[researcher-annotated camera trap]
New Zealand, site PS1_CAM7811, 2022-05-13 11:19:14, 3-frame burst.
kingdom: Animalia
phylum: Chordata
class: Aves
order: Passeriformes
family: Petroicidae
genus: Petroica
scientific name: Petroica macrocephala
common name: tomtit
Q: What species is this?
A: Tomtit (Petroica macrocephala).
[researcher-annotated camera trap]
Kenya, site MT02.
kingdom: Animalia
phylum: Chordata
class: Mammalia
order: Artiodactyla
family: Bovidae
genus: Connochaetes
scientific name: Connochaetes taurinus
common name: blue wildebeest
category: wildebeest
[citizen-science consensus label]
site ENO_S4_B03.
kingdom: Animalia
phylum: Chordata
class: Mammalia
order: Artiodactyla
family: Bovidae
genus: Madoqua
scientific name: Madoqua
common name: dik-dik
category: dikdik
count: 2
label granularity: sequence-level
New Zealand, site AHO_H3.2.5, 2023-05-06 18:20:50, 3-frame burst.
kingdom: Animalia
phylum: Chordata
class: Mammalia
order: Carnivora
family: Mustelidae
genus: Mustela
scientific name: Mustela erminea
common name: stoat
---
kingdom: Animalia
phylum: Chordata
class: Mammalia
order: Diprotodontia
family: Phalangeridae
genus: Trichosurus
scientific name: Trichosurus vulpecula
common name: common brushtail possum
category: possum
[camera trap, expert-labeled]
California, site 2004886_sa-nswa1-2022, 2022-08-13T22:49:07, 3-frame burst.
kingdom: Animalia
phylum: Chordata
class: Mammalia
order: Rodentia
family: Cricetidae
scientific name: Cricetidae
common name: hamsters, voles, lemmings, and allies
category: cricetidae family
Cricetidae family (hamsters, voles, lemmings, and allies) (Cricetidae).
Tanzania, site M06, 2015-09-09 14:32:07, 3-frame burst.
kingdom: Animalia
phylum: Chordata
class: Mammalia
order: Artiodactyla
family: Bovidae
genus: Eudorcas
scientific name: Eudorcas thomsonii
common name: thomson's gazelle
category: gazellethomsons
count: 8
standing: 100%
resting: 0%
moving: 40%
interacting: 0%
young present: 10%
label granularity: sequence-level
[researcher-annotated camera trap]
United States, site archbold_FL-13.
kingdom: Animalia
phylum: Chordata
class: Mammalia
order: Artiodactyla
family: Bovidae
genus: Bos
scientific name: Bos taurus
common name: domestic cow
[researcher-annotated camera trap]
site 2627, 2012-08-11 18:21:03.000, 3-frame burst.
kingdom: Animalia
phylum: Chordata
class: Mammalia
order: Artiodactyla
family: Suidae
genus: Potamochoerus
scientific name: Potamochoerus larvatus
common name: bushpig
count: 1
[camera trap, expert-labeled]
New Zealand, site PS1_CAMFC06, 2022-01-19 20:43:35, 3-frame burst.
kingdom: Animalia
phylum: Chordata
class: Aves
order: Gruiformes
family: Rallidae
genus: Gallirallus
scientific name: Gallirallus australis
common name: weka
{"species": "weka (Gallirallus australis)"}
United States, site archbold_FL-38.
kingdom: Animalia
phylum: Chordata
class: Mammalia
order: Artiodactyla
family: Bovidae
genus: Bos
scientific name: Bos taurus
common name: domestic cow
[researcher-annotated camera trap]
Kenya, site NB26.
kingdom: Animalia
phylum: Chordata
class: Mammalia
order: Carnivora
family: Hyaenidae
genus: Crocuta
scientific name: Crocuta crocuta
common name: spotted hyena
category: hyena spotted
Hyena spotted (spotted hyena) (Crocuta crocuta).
========
Work to be completed
In full and word for word, output the entries.

Expected answer
[researcher-annotated camera trap]
New Zealand, site PS1_CAM7811, 2022-05-13 11:19:14, 3-frame burst.
kingdom: Animalia
phylum: Chordata
class: Aves
order: Passeriformes
family: Petroicidae
genus: Petroica
scientific name: Petroica macrocephala
common name: tomtit
Q: What species is this?
A: Tomtit (Petroica macrocephala).
[researcher-annotated camera trap]
Kenya, site MT02.
kingdom: Animalia
phylum: Chordata
class: Mammalia
order: Artiodactyla
family: Bovidae
genus: Connochaetes
scientific name: Connochaetes taurinus
common name: blue wildebeest
category: wildebeest
[citizen-science consensus label]
site ENO_S4_B03.
kingdom: Animalia
phylum: Chordata
class: Mammalia
order: Artiodactyla
family: Bovidae
genus: Madoqua
scientific name: Madoqua
common name: dik-dik
category: dikdik
count: 2
label granularity: sequence-level
New Zealand, site AHO_H3.2.5, 2023-05-06 18:20:50, 3-frame burst.
kingdom: Animalia
phylum: Chordata
class: Mammalia
order: Carnivora
family: Mustelidae
genus: Mustela
scientific name: Mustela erminea
common name: stoat
---
kingdom: Animalia
phylum: Chordata
class: Mammalia
order: Diprotodontia
family: Phalangeridae
genus: Trichosurus
scientific name: Trichosurus vulpecula
common name: common brushtail possum
category: possum
[camera trap, expert-labeled]
California, site 2004886_sa-nswa1-2022, 2022-08-13T22:49:07, 3-frame burst.
kingdom: Animalia
phylum: Chordata
class: Mammalia
order: Rodentia
family: Cricetidae
scientific name: Cricetidae
common name: hamsters, voles, lemmings, and allies
category: cricetidae family
Cricetidae family (hamsters, voles, lemmings, and allies) (Cricetidae).
Tanzania, site M06, 2015-09-09 14:32:07, 3-frame burst.
kingdom: Animalia
phylum: Chordata
class: Mammalia
order: Artiodactyla
family: Bovidae
genus: Eudorcas
scientific name: Eudorcas thomsonii
common name: thomson's gazelle
category: gazellethomsons
count: 8
standing: 100%
resting: 0%
moving: 40%
interacting: 0%
young present: 10%
label granularity: sequence-level
[researcher-annotated camera trap]
United States, site archbold_FL-13.
kingdom: Animalia
phylum: Chordata
class: Mammalia
order: Artiodactyla
family: Bovidae
genus: Bos
scientific name: Bos taurus
common name: domestic cow
[researcher-annotated camera trap]
site 2627, 2012-08-11 18:21:03.000, 3-frame burst.
kingdom: Animalia
phylum: Chordata
class: Mammalia
order: Artiodactyla
family: Suidae
genus: Potamochoerus
scientific name: Potamochoerus larvatus
common name: bushpig
count: 1
[camera trap, expert-labeled]
New Zealand, site PS1_CAMFC06, 2022-01-19 20:43:35, 3-frame burst.
kingdom: Animalia
phylum: Chordata
class: Aves
order: Gruiformes
family: Rallidae
genus: Gallirallus
scientific name: Gallirallus australis
common name: weka
{"species": "weka (Gallirallus australis)"}
United States, site archbold_FL-38.
kingdom: Animalia
phylum: Chordata
class: Mammalia
order: Artiodactyla
family: Bovidae
genus: Bos
scientific name: Bos taurus
common name: domestic cow
[researcher-annotated camera trap]
Kenya, site NB26.
kingdom: Animalia
phylum: Chordata
class: Mammalia
order: Carnivora
family: Hyaenidae
genus: Crocuta
scientific name: Crocuta crocuta
common name: spotted hyena
category: hyena spotted
Hyena spotted (spotted hyena) (Crocuta crocuta).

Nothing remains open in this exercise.